- **SET OF TASKS**
A: In the blog post about music and quotes, what has the writer's dad always told her?
B: Continue the blog post about music and quotes from where it stops.

Wednesday, May 22, 2013

My Life Through Music and Quotes

I thought I'd put up a few songs and quotes to show how I am feeling, how I have felt, and just songs that I love and quotes that I love in one single post. I might annotate them to my liking and I might add comments and I may just leave them as they are.

Music has always been a major part of my life and quite frankly, it's my best friend. I'd feel 
As I said in my last post, this is me reflecting and letting others read it. Maybe my random reflection can help others, which I doubt. This is also going to be another long post. Anyway, let's get on with the music/quotes:

"And now I try hard to make it
I just want to make you proud
I'm never gonna be good enough for you
I can't pretend that
I'm alright
And you can't change me

'Cuz we lost it all 
Nothing lasts forever
I'm sorry 
I can't be perfect
Now it's just too late and 
We can't go back
I'm sorry 
I can't be perfect" ~Perfect, Simple Plan


This song has really been one of my go-to songs for whenever I feel like people (mostly my family) have put so much expectations into me and my life and I really just want to throw them all away. My dad, who is one hell of a wise guy, has always told me that by defining someone by anything can limit them and I guess, as I'm growing older, I can finally understand what he means. People expect me to always be this happy, smart girl and when I fall short of that . . . it's not okay. In reality, what's not okay is people judging others. I really wish I knew why we do that to each other when we all hate it when others do it ourselves. I hate that all human-beings, myself included, are very hypocritical.

"She's beautiful, in her simple little way. She don't have too much to say when she get's mad. She understands. She don't let go of anything, even when the pain gets really bad. I guess I should have been more like that. You had it all for a pretty little while. Somehow you made me smile when I was sad. You took a chance on a bruised and beaten heart and then you realized what you wanted what you had. I guess I should have been more like that. I should have held on to my pride. I should have never let you lie. I guess you got what you deserve. I guess I should have been more like her." ~More Like Her, Miranda Lambert

I think most of us feel like this. I mean, this is about a girl, but clearly, it can relate to anybody. Have you ever felt yourself comparing yourself to someone who seemed more worthy? Better even? Yeah, me too.

- **RECORDED DATA**
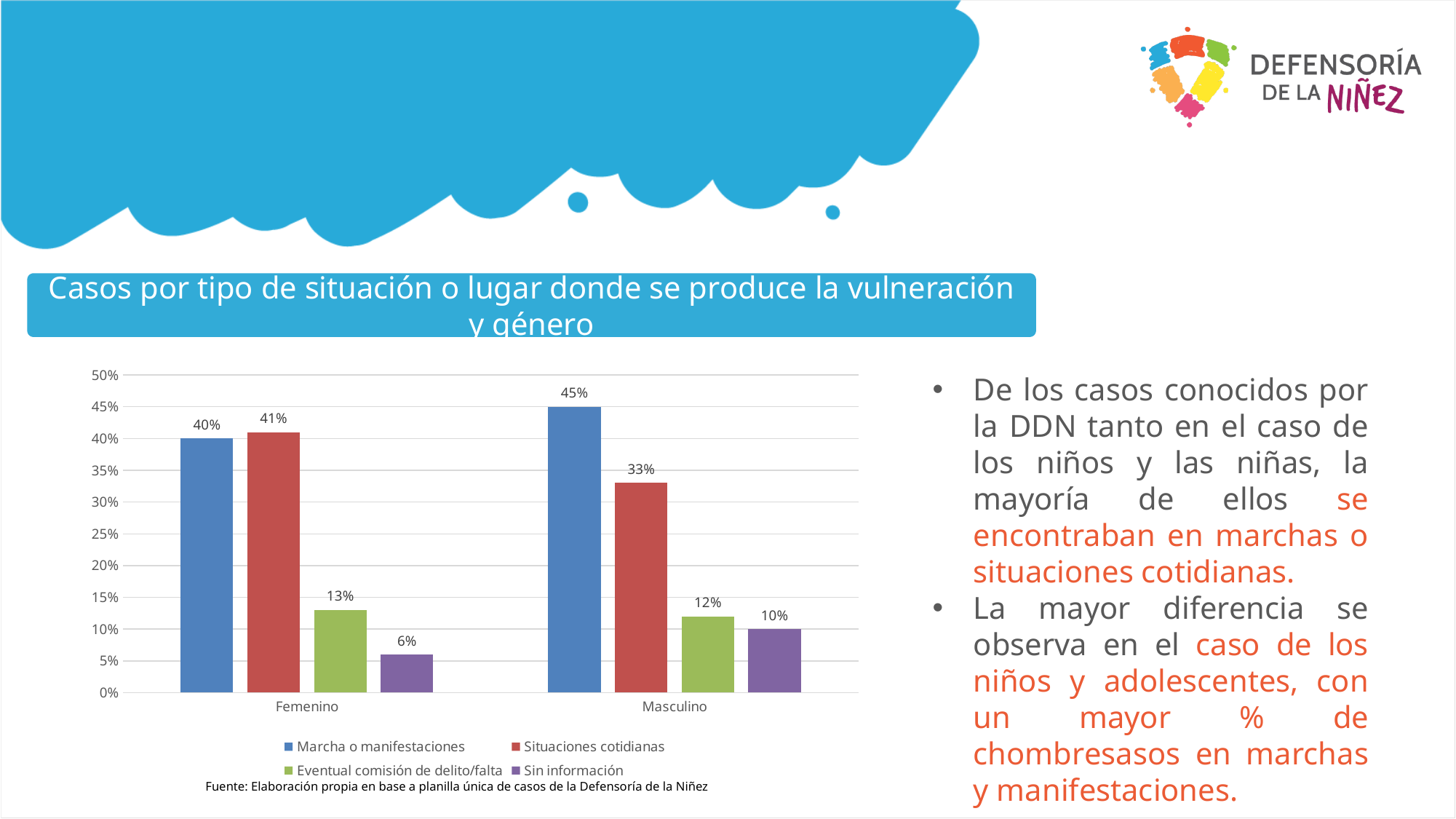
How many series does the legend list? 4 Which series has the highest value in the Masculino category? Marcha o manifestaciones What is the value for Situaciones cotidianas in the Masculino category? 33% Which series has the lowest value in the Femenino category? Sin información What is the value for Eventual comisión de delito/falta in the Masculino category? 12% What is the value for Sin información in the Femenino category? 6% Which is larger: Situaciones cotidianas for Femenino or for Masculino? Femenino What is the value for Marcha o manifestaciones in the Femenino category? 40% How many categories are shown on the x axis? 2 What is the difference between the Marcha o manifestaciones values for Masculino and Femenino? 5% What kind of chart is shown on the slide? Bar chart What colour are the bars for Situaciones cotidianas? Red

- **ANSWERS IN ORDER**
A: That defining someone by anything can limit them.

B:
"Remember when I cried to you a thousand times? I told you everything, you know my feelings. It never crossed my mind that there would be a time for us to say goodbye, what a big surprise. But I'm not lost, I'm not gone. I haven't forgot . . ."~Remember When, Avril Lavigne

I'm not really going to say much for that one.

"I couldn't tell you why she felt that way, she felt it every day. I couldn't help her, I just watch her make the same mistakes again. What's wrong, what's wrong now? Too many, too many problems. Don't know where she belongs . . . She wants to go home, but nobody's home. It's where she lies, broken inside. With no place to go, no place to go, to dry her eyes, broken inside."~Nobody's Home, Avril Lavigne

"Do you ever feel like breaking down?
Do you ever feel out of place?
Like somehow you just don't belong,
And no one understands you?

Do you ever wanna runaway?
Do you lock yourself in your room?
With the radio on turned up so loud,
That no one hears you screaming

No you don't know what it's like,
When nothing feels all right,
You don't know what it's like,
To be like me...

To be hurt, to feel lost,
To be left out in the dark,
To be kicked when you're down,
To feel like you've been pushed around,
To be on the edge of breaking down,
And no one's there to save you,
No you don't know what it's like,
Welcome to my life.

Do you wanna be somebody else?
Are you sick of feeling so left out?
Are you desperate to find something more
Before your life is over

Are you stuck inside a world you hate?
Are you sick of everyone around?
With their big fake smiles and stupid lies,
While deep inside you're bleeding?

No you don't know what it's like,
When nothing feels all right,
You don't know what it's like,
To be like me...

To be hurt, to feel lost,
To be left out in the dark,
To be kicked when you're down,
To feel like you've been pushed around,
To be on the edge of breaking down,
And no one's there to save you,
No you don't know what it's like,
Welcome to my life.

No one ever lied straight to your face,
And no one ever stabbed you in the back,
You might think I'm happy,
But I'm not gonna be okay,
Everybody always gave you what you wanted,
You never had to work it was always there,
You don't know what it's like,
What it's like...

To be hurt, to feel lost,
To be left out in the dark,
To be kicked when you're down,
To feel like you've been pushed around,
To be on the edge of breaking down,
And no one's there to save you,
No you don't know what it's like,

To be hurt, to feel lost,
To be left out in the dark,
To be kicked when you're down,
To feel like you've been pushed around,
To be on the edge of breaking down,
And no one's there to save you,
No you don't know what it's like,

Welcome to my life . . ."


~Welcome to my Life, Simple Plan

That song, just as a whole was my anthem growing up because I felt so alone and I don't think that's changed much. I stand at Youth Group tonight and here I am feeling like an outcast and I've honestly not sure who to talk to and this is what I'm doing now. I'm going to blog the crap out of how I feel through music and this song is definitely been there when I wanted to cry and cry and cry.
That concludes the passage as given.